The problem: Copy the material word for word, from its first line through the line containing "the short dark hair at pixel 332 271 →", both ends included.

>> Start Input for this task

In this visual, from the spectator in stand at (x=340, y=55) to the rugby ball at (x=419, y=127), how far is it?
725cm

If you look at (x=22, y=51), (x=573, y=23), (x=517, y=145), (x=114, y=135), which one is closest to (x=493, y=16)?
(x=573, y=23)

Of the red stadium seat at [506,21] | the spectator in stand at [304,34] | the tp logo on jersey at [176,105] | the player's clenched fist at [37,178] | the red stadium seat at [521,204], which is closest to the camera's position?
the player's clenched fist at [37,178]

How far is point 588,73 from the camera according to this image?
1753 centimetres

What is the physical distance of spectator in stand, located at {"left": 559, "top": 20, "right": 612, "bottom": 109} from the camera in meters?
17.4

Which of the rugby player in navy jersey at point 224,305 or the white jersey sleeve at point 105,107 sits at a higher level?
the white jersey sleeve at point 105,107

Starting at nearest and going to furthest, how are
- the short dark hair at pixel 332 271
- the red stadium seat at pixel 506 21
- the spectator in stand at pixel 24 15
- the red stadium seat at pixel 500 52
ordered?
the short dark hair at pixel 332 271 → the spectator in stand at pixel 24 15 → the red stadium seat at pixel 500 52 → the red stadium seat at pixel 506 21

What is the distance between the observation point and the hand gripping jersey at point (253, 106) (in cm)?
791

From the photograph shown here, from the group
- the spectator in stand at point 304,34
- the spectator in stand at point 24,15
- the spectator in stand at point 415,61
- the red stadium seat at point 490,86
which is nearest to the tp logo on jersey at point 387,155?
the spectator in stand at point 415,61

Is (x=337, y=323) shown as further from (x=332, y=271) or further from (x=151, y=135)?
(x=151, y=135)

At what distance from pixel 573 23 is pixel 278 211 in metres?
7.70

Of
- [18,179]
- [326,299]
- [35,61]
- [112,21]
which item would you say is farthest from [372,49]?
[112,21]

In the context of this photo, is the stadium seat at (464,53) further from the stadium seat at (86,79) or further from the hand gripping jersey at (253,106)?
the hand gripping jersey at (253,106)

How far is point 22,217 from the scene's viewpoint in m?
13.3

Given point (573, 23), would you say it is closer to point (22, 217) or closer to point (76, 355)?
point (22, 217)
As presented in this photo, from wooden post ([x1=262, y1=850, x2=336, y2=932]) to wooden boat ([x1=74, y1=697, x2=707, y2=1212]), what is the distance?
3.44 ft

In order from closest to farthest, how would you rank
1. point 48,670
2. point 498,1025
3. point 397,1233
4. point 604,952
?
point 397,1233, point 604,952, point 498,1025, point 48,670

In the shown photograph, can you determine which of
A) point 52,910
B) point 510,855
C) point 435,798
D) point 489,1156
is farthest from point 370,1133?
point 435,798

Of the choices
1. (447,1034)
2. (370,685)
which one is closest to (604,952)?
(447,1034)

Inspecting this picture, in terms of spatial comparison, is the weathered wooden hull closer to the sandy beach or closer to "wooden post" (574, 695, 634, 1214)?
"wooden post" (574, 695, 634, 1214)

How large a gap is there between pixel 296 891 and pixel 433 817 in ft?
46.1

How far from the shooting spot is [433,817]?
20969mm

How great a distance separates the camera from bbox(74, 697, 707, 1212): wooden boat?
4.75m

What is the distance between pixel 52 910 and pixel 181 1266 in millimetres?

>> End Input for this task

Correct result:
In this visual, from the spectator in stand at (x=340, y=55) to the rugby ball at (x=419, y=127), how far is it?
725cm

If you look at (x=22, y=51), (x=573, y=23), (x=517, y=145), (x=114, y=135), which one is closest to (x=493, y=16)?
(x=573, y=23)

Of the red stadium seat at [506,21] | the spectator in stand at [304,34] | the tp logo on jersey at [176,105] | the player's clenched fist at [37,178] | the red stadium seat at [521,204], which is closest to the camera's position?
the player's clenched fist at [37,178]

How far is point 588,73 from the camera according to this image?
1753 centimetres

What is the physical distance of spectator in stand, located at {"left": 559, "top": 20, "right": 612, "bottom": 109} from the camera in meters?
17.4

Which of the rugby player in navy jersey at point 224,305 or the white jersey sleeve at point 105,107 sits at a higher level?
the white jersey sleeve at point 105,107

Starting at nearest and going to furthest, how are
- the short dark hair at pixel 332 271
- the red stadium seat at pixel 506 21
- the spectator in stand at pixel 24 15
- the red stadium seat at pixel 500 52
ordered?
the short dark hair at pixel 332 271 → the spectator in stand at pixel 24 15 → the red stadium seat at pixel 500 52 → the red stadium seat at pixel 506 21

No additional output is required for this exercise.